Ibu Tiri Aniaya Anak Hingga Meninggal Dunia di Sukabumi, KPAI Desak Pelaku Dihukum Maksimal

Komisioner KPAI Diyah Puspitarini. (istimewa)

Jakarta, Minggu 22 Februari 2026 – VNNMedia – Komisi Perlindungan Anak Indonesia (KPAI) mengecam keras ibu tiri yang menganiaya anak hingga meninggal dunia di Kabupaten Sukabumi, Jawa Barat.

“KPAI meminta proses hukum yang cepat,” kata Anggota KPAI Diyah Puspitarini di Jakarta, Minggu (22/2/2026) dikutip Antara.

Saat ini kasus ini masih dalam proses penyelidikan Polres Sukabumi.

KPAI pun mendesak terduga pelaku diberikan sanksi hukuman yang maksimal sesuai dengan UU Nomor 35 Tahun 2014 tentang Perlindungan Anak.

“KPAI memfokuskan pada penerapan UU Perlindungan Anak Pasal 59A, bahwa proses hukum untuk anak korban filisida harus cepat agar diketahui dengan jelas penyebab kematiannya, dan anak harus mendapatkan perlindungan hukum. Untuk pelaku harus dituntut hukuman maksimal Pasal 76C Jo 80 dan karena pelaku orang tua maka ditambahkan hukuman 1/3 dari tuntutan maksimal,” kata Diyah Puspitarini.

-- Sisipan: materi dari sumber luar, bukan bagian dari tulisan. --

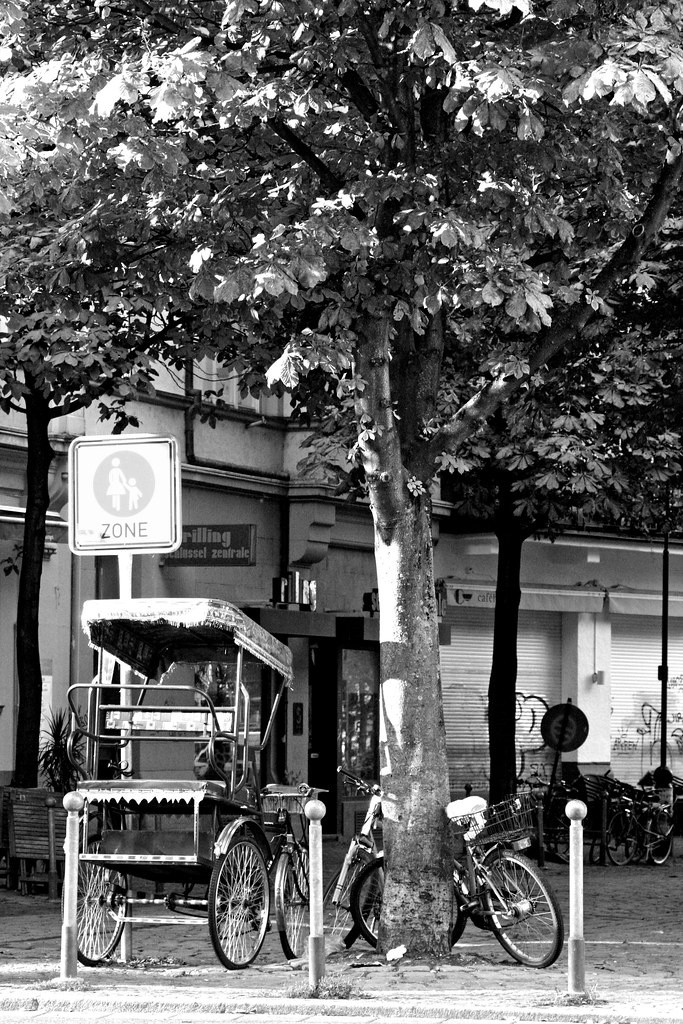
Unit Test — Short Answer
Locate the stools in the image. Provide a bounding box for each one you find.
[77,779,259,816]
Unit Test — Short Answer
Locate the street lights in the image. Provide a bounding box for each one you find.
[637,473,683,835]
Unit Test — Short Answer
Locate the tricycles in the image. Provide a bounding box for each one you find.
[62,597,329,970]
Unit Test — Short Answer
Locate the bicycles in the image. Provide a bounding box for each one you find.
[323,765,566,968]
[587,781,675,867]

Untuk diketahui, seorang anak laki-laki (12) meninggal dunia diduga karena dianiaya oleh ibu tirinya di Kabupaten Sukabumi, Jawa Barat.

Korban meninggal dengan luka lebam dan luka bakar pada tubuhnya.

Korban yang kesehariannya berada di pesantren libur dan pulang ke rumah untuk persiapan puasa ramadhan bersama keluarga.

Ketika itu, ayah korban yang tengah bekerja di Kota Sukabumi, ditelpon istrinya yang memintanya segera pulang dengan alasan korban jatuh sakit.

Setibanya ayah korban pulang ke rumah, korban langsung dilarikan ke Rumah Sakit Jampang Kulon untuk mendapatkan penanganan medis.

Namun nahas, korban akhirnya menghembuskan nafas terakhirnya di RS tersebut.